Of course, if the slit is too small, we will get single-slit interference, but I think the trick is to make it just small enough (not to get interference), and then utilize the distance between the slit and screen to "even out" uncertainty in position.

For instance; if we have a slit of 5 mm and 10 m between slit & screen, and fire photons (c) at the screen, maximal deviance in 'trajectories' will be 0.00125 mm, and at c this means a maximal 0.000004125 ns difference in travel time.
300px-Pythagorean.svg.png

But... now I ask myself... what if we make the distance between slit & screen extremely large...?
Would that ever make a 'threat' to HUP?? :bugeye:

How large must it be to get close to \hbar / 2 ... ?
 
  • #66
atyy said:
So do you retract the claim that position and momentum can be simultaneously measured with arbitrary accuracy?

ZapperZ said:
No, because this "accuracy" in a single measurement depends on the INSTRUMENT accuracy, not on the HUP! The "arbitrary" accuracy means that the accuracy of a momentum measurement and the accuracy of the position measurement are NOT COUPLED as in the HUP!
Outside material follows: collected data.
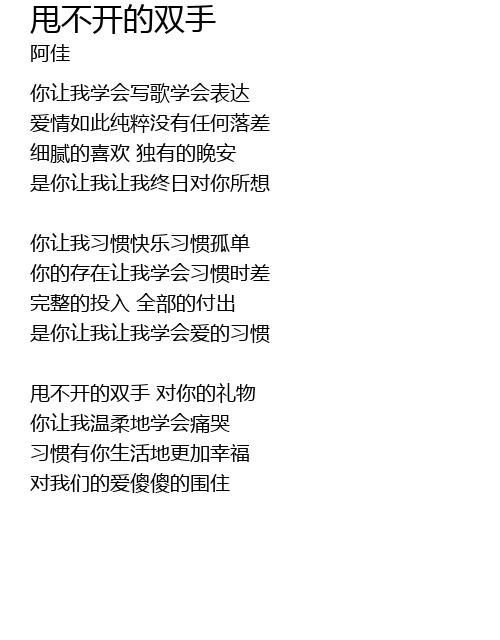 甩不开的双手
阿佳

你让我学会写歌学会表达
爱情如此纯粹没有任何落差
细腻的喜欢 独有的晚安
是你让我让我终日对你所想

你让我习惯快乐习惯孤单
你的存在让我学会习惯时差
完整的投入 全部的付出
是你让我让我学会爱的习惯

甩不开的双手 对你的礼物
你让我温柔地学会痛哭
习惯有你生活地更加幸福
对我们的爱傻傻的围住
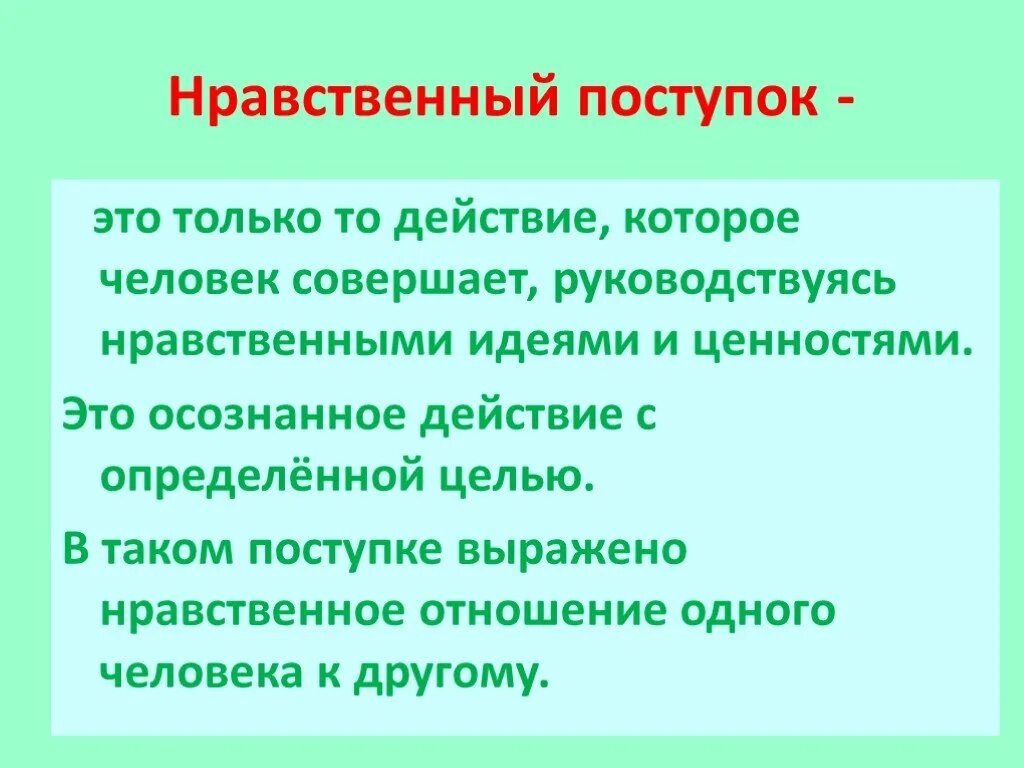 Нравственный поступок -

это только то действие, которое человек совершает, руководствуясь нравственными идеями и ценностями.

Это осознанное действие с определённой целью.

В таком поступке выражено нравственное отношение одного человека к другому.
I still don't understand what you mean by a simultaneous accurate measurement of position and momentum are possible. Let's say we have the slit of width x, the state immediately after the slit is ψx, and this is the state on which you would like to have simultaneous accurate position and momentum information. By placing a screen in the far field you can accurately measure the momentum of ψx. If you wish to get better position information you must add a narrower slit of width y, and the state after the narrower slit is ψy, so that now the momentum distribution on the screen at large distance is that of ψy, which is an accurate measurement of momentum on the wrong state, since it is ψx whose momentum distribution we wanted to measure. So I don't see how changing position resolution does not change your momentum accuracy, since you don't have the same state any more on which to make your accurate momentum measurement. It is an accurate momentum measurement on the wrong state, which means it is inaccurate.
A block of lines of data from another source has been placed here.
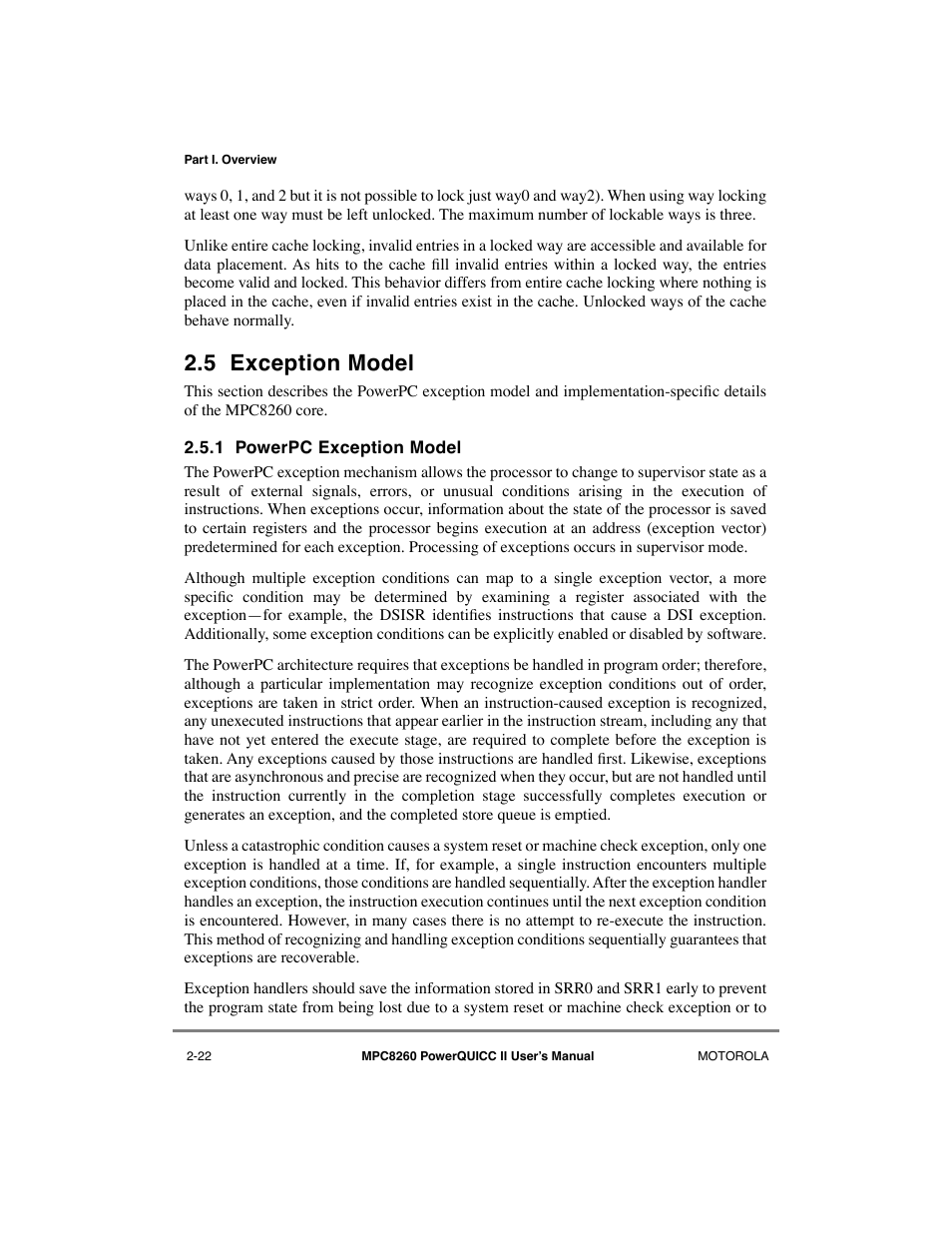 Part I. Overview

ways 0, 1, and 2 but it is not possible to lock just way0 and way2). When using way locking at least one way must be left unlocked. The maximum number of lockable ways is three.

Unlike entire cache locking, invalid entries in a locked way are accessible and available for data placement. As hits to the cache fill invalid entries within a locked way, the entries become valid and locked. This behavior differs from entire cache locking where nothing is placed in the cache, even if invalid entries exist in the cache. Unlocked ways of the cache behave normally.

2.5 Exception Model

This section describes the PowerPC exception model and implementation-specific details of the MPC8260 core.

2.5.1 PowerPC Exception Model

The PowerPC exception mechanism allows the processor to change to supervisor state as a result of external signals, errors, or unusual conditions arising in the execution of instructions. When exceptions occur, information about the state of the processor is saved to certain registers and the processor begins execution at an address (exception vector) predetermined for each exception. Processing of exceptions occurs in supervisor mode.

Although multiple exception conditions can map to a single exception vector, a more specific condition may be determined by examining a register associated with the exception—for example, the DSISR identifies instructions that cause a DSI exception. Additionally, some exception conditions can be explicitly enabled or disabled by software.

The PowerPC architecture requires that exceptions be handled in program order; therefore, although a particular implementation may recognize exception conditions out of order, exceptions are taken in strict order. When an instruction-caused exception is recognized, any unexecuted instructions that appear earlier in the instruction stream, including any that have not yet entered the execute stage, are required to complete before the exception is taken. Any exceptions caused by those instructions are handled first. Likewise, exceptions that are asynchronous and precise are recognized when they occur, but are not handled until the instruction currently in the completion stage successfully completes execution or generates an exception, and the completed store queue is emptied.

Unless a catastrophic condition causes a system reset or machine check exception, only one exception is handled at a time. If, for example, a single instruction encounters multiple exception conditions, those conditions are handled sequentially. After the exception handler handles an exception, the instruction execution continues until the next exception condition is encountered. However, in many cases there is no attempt to re-execute the instruction. This method of recognizing and handling exception conditions sequentially guarantees that exceptions are recoverable.

Exception handlers should save the information stored in SRR0 and SRR1 early to prevent the program state from being lost due to a system reset or machine check exception or to

2-22 MPC8260 PowerQUICC II User's Manual MOTOROLA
The usual way of demonstrating the "intrinsic" uncertainty principle, where position and momentum measurements are both accurate, is with separate, non-simultaneous measurements of position and momentum. In one set of experiments you measure position, and in a separate set of experiments you measure momentum. You don't measure position first then measure momentum. Since position and momentum are not measured simultaneously, they can each be arbitarily accurate.
 
  • #67
Here perhaps is a derivation of ZapperZ's claim that the classical equations hold at near field. For a free particle or harmonic potential, the time evolution of the Wigner function is the same as the classical Liouville equation for a distribution in phase (p, x) space. The Wigner function in general is not a probability distribution because it can be negative. However, for a Gaussian wave function, the Wigner function is positive. Also the free time evolution preserves Gaussianity. Under these conditions, a particle does have simultaneously well defined position and momentum (really? If so indeed SURPRISE!). So if ZapperZ meant the initial wave function to be Gaussian, his claim may make sense.

As I understand it, the fact that the far field position distribution reflects the initial momentum distribution holds for arbitrary initial wave functions, even those with Wigner functions with negative bits.